For investors, this summer has been a doozy so far. It’s been full of uncertainty. What will happen to Europe? Will taxes go up here in the United States? Who will be the next president?
The concerns, however, don’t end there.
Is the economy OK, or is it starting to tank again? What will the investment environment look like four months from now … six months from now … next year?
And for traders, things haven’t been much better.
The above uncertainty and more has led to nothing but wildly swinging trading ranges in most markets. One day, gold looks like it’s tanking. The next, it’s soaring.
One day, the Dow Industrials are collapsing. The next, the Dow is exploding higher.
All of this has made for some very volatile markets for the summer, chopping up even the best investors and traders.
Given Europe, the fiscal cliff facing the United States at the end of the year, and the upcoming presidential elections leading up to it — the uncertainty is definitely understandable. The choppy trading markets are, too.
But all of this begs several questions …
When will the uncertainty subside? When will the choppy markets give way to trending moves? How best can an investor get positioned now? How best can a short-term trader get ready to make some decent, trending profits?
In this column, I’ll answer all the above based on what my cyclical and technical models are telling me.
And in my opinion, it’s all good news.
FIRST, and perhaps foremost: I don’t think we will have to wait much longer to see a resolution of the current choppy and uncertain markets.
Based on everything I am studying, virtually all markets are on the cusp of important moves. Moves that will clarify a lot of the uncertainty out there, and lead to solid, trending moves in many markets. Moves with very high profit potential.
That’s what my cycle work is telling me. Virtually all of it — short- and intermediate-term models — point to the first two weeks of August as major turning points for the markets.
A time period where we will see the wildly swinging moves in the Dow Industrials give way to a consistent trend. Where the extreme volatility in gold, silver and other commodities also gives way to trending markets.
And where we will also probably see the beginning of the end for the euro and the European Union.
Let me explain …
SECOND, dis-inflation still has the upper hand. Fundamentally speaking, there’s simply too much debt in the world for the central banks to corral right now.
And they know it. That’s why you’ve seen the Federal Reserve and the European Central Bank largely sit on the sidelines, refusing to take any big steps.
It’s why Moody’s has downgraded Germany. It’s why Greece will soon have no choice but to pull out of the euro. It’s why Spain is now on the verge of not another bailout for its banks ― but instead a full-blown sovereign bailout. And it’s why Italy is also starting to go over the cliff.
None of that will change until the world’s major central banks come out swinging. And they won’t come out swinging until the masses want them to — when systemically important financial institutions are about to go under, like they were in the midst of the real estate crisis here in 2008 and 2009.

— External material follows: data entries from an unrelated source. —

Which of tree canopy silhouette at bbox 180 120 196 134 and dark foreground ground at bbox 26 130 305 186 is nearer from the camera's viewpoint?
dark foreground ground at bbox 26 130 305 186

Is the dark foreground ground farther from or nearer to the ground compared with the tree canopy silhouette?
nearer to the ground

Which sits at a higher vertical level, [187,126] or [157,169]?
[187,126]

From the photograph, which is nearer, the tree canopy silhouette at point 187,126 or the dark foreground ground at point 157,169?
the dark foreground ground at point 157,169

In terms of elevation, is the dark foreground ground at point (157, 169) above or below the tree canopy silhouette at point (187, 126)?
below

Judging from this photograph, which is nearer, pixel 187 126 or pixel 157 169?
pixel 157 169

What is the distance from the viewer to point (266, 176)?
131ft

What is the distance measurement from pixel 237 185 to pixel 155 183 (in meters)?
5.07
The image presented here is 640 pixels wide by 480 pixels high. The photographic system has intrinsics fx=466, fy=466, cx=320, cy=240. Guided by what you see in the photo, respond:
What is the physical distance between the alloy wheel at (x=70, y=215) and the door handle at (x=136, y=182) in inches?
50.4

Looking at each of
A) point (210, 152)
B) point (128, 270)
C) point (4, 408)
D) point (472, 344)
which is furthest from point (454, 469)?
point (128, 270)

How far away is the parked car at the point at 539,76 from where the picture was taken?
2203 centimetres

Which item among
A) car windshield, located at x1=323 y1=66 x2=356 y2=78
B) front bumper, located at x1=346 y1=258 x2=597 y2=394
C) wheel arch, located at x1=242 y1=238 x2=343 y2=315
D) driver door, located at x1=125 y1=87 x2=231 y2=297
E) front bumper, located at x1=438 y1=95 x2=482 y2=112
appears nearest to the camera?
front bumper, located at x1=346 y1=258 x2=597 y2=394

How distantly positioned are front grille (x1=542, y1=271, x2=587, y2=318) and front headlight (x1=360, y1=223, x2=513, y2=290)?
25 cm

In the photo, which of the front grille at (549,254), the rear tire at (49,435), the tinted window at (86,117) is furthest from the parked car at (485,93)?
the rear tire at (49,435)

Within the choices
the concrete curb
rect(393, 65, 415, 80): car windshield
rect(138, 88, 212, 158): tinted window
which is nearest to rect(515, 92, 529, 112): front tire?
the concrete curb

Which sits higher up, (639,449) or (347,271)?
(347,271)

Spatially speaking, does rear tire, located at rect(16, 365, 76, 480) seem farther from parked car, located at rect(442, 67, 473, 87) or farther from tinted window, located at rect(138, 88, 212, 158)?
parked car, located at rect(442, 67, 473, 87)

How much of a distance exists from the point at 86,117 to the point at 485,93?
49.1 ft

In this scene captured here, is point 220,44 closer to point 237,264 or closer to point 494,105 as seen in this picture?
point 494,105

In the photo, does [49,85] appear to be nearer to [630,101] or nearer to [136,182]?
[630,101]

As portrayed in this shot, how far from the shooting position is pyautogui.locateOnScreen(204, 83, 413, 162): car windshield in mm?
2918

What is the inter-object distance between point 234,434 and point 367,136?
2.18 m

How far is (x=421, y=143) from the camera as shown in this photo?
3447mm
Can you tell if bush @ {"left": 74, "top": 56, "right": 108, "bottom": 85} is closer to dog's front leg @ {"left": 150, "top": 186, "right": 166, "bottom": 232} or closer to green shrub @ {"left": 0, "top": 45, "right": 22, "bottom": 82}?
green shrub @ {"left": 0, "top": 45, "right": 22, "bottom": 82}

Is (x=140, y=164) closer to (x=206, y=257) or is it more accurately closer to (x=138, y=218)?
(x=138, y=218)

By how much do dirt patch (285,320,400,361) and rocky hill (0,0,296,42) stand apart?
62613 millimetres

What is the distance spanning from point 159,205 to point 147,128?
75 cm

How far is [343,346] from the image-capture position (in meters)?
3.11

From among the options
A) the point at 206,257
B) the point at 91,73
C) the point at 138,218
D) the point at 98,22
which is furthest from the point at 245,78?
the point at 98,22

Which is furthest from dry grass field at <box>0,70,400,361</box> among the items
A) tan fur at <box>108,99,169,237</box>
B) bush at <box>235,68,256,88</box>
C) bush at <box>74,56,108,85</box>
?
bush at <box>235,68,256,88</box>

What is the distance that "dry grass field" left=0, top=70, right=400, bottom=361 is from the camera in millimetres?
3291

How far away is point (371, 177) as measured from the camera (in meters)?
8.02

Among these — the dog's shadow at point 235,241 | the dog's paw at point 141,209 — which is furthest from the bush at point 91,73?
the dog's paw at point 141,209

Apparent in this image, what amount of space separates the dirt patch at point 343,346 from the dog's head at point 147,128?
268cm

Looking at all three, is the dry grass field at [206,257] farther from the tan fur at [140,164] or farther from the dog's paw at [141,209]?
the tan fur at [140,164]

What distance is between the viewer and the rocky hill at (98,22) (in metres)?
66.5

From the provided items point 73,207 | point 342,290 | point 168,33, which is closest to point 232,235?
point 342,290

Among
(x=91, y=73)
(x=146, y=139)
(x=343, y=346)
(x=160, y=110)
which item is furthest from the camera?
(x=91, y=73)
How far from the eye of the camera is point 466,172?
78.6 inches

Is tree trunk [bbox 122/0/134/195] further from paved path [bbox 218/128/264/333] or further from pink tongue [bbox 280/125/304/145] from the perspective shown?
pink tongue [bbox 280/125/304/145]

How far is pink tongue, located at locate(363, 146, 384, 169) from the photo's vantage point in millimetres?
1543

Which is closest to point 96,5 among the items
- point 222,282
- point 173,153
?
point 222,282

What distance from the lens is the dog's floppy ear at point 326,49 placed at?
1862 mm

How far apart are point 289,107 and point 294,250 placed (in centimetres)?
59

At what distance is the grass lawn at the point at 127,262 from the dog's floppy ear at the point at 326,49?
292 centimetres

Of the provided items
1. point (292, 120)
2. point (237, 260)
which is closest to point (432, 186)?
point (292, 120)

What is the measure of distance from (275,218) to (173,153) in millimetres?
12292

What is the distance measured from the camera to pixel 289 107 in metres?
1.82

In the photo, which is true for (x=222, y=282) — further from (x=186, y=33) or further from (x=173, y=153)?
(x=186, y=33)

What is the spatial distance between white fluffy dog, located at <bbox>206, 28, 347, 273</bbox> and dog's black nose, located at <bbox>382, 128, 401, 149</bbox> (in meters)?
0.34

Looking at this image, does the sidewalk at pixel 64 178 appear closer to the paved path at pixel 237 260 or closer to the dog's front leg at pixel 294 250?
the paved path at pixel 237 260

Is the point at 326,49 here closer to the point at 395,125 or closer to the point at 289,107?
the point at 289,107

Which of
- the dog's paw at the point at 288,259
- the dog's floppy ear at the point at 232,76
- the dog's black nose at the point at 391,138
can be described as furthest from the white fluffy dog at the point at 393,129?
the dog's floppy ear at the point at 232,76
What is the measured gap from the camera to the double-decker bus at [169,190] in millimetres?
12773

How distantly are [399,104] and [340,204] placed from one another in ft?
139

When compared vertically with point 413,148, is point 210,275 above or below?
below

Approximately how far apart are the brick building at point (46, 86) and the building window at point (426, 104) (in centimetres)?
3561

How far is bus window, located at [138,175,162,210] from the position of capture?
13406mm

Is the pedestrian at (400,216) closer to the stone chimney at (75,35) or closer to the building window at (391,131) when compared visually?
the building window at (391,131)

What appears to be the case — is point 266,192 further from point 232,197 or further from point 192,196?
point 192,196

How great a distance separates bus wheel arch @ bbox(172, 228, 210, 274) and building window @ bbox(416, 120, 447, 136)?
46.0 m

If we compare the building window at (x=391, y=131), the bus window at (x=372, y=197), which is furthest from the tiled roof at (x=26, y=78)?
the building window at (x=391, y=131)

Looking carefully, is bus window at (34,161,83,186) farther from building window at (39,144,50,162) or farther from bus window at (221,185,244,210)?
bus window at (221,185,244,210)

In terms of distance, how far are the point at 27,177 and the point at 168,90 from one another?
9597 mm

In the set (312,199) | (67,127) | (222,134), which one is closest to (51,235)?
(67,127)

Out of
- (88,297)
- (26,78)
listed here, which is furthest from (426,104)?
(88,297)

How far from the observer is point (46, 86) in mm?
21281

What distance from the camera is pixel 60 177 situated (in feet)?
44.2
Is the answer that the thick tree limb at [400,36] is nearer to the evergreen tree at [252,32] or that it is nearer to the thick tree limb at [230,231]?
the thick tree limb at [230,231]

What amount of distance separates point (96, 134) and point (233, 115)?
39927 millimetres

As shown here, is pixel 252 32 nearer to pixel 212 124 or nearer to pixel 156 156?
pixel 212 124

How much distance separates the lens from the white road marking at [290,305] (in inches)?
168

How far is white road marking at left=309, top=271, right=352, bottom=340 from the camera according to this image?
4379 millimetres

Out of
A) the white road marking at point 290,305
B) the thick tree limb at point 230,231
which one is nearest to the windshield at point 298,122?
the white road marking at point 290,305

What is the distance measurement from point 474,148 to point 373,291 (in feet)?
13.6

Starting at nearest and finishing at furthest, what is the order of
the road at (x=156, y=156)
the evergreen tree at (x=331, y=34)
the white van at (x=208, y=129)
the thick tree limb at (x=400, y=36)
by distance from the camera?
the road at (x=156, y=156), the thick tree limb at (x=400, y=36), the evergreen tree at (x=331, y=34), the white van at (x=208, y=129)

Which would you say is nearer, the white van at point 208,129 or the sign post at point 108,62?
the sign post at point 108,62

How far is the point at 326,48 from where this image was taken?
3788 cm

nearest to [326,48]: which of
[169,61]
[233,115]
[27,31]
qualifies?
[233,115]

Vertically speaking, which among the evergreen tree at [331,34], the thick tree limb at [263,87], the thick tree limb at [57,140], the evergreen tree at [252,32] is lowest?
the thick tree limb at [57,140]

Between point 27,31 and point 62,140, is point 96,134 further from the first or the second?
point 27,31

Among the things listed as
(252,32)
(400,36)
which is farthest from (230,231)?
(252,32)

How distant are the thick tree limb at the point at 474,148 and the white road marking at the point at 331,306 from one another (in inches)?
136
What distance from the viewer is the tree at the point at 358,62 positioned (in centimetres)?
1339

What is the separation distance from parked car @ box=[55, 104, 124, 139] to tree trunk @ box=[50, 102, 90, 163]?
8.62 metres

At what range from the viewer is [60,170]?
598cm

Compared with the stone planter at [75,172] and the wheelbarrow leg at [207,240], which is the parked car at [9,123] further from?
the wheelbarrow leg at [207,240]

In the meantime, dis-inflation continues to keep its upper hand. Despite the recent (and very weak) rallies in many markets, you can take your cues from U.S. Treasury rates.
They are at RECORD lows, which means the majority of capital in the world is still scared stiff and flocking to cash. That’s not inflationary. That’s dis-inflationary.
And my models are clear: It’s going to continue in August, and probably well into autumn ― as investors largely withdraw from the markets.
THIRD, all of my technical models are resolutely short- and intermediate-term bearish for almost all asset classes (except the U.S. dollar and bonds).
For instance …
Gold would have to close above $1,727.70 to turn the short- and intermediate-term trends back to bullish. And my models say that’s not in the cards yet.
Silver would now have to close above $30.71 to reverse the immediate bias to the downside. Again, my models say that’s not likely.
Oil would have to close above $98.48. Given the recent increase in the supply picture and falling demand around the globe, that’s not likely to happen either.
The Dow Industrials would now have to close above 13,995.30 on a weekly basis. That’s not going to happen in my opinion. Quite the contrary, I think we will soon find the Dow turning back to the downside and in an ugly way.
I repeat what I’ve said many times before: Ultimately, all of this will flip and nearly all markets will re-establish their bull markets. The only exceptions at that time will be the U.S. dollar and U.S. Treasury markets, which will turn back into bear markets.
But for now, the short-term dis-inflationary trends I’ve been warning you about are still intact, and about to accelerate to the downside, in the first two weeks of August.
If you’re an investor with an eye to the long term, you should continue to preserve your ammo and hedge positions you can’t get out of, for whatever reason. The time will come to add to your long positions — but it’s not here yet.
If you’re a short-term trader, don’t be frustrated by the recent choppy markets, or any short-term losses you may have experienced.
And don’t let all the background noise in the markets, of which there is plenty, distract you. Instead, keep your eye on the true underlying short-term trends … and stay disciplined with your money management.